» Task goal
Can you rewrite the rows below, changing every "kibble piece" to "food pellet" and leaving everything else unchanged?

start Data shown

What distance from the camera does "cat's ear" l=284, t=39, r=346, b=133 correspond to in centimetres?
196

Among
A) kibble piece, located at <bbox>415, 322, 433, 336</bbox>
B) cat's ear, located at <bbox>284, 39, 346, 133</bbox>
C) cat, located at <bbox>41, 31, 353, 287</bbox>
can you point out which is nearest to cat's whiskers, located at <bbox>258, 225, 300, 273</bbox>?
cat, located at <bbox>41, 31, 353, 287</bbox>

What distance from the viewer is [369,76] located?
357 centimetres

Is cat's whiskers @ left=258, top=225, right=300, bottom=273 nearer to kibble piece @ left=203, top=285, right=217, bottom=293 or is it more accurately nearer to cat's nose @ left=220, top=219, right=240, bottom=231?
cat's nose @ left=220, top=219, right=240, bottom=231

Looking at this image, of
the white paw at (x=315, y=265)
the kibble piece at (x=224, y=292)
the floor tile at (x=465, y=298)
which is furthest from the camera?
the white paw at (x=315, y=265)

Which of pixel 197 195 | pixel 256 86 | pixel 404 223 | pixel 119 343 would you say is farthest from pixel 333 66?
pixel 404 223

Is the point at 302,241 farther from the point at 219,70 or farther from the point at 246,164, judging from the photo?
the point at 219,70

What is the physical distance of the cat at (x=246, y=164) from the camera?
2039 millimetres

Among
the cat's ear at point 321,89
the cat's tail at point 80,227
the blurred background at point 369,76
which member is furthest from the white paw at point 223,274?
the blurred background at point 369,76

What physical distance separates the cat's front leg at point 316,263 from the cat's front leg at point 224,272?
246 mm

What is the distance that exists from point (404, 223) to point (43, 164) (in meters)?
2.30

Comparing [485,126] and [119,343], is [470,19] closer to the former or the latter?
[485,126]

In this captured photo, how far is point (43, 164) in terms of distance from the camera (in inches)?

end Data shown

» Response below
What distance from the camera does "cat's ear" l=284, t=39, r=346, b=133 correspond to in centimetres?
196

Among
A) food pellet, located at <bbox>415, 322, 433, 336</bbox>
B) cat's ear, located at <bbox>284, 39, 346, 133</bbox>
C) cat, located at <bbox>41, 31, 353, 287</bbox>
can you point out which is nearest to cat's whiskers, located at <bbox>258, 225, 300, 273</bbox>?
cat, located at <bbox>41, 31, 353, 287</bbox>

What distance from the viewer is [369,76] located?
357 centimetres

Is cat's whiskers @ left=258, top=225, right=300, bottom=273 nearer to food pellet @ left=203, top=285, right=217, bottom=293 or is it more accurately nearer to cat's nose @ left=220, top=219, right=240, bottom=231?
cat's nose @ left=220, top=219, right=240, bottom=231

Looking at this image, of
the white paw at (x=315, y=265)
the food pellet at (x=224, y=292)
the floor tile at (x=465, y=298)
which is furthest from the camera?
the white paw at (x=315, y=265)

Which of pixel 197 195 | pixel 256 86 | pixel 404 223 | pixel 119 343 would you say is farthest from pixel 333 66?
pixel 404 223

Is the point at 302,241 farther from the point at 219,70 or farther from the point at 246,164, judging from the photo?
the point at 219,70

What is the physical distance of the cat at (x=246, y=164) from the camera?
2039 millimetres

Among
the cat's ear at point 321,89
the cat's tail at point 80,227
the blurred background at point 369,76
which member is furthest from the white paw at point 223,274?
the blurred background at point 369,76

What physical distance separates the cat's front leg at point 316,263 from the cat's front leg at point 224,272?
246 mm

What is the distance that exists from point (404, 223) to point (43, 164) (in meters)?
2.30

Comparing [485,126] and [119,343], is [470,19] closer to the former or the latter?
[485,126]

In this captured photo, how far is point (43, 164) in terms of distance from the camera (in inches)?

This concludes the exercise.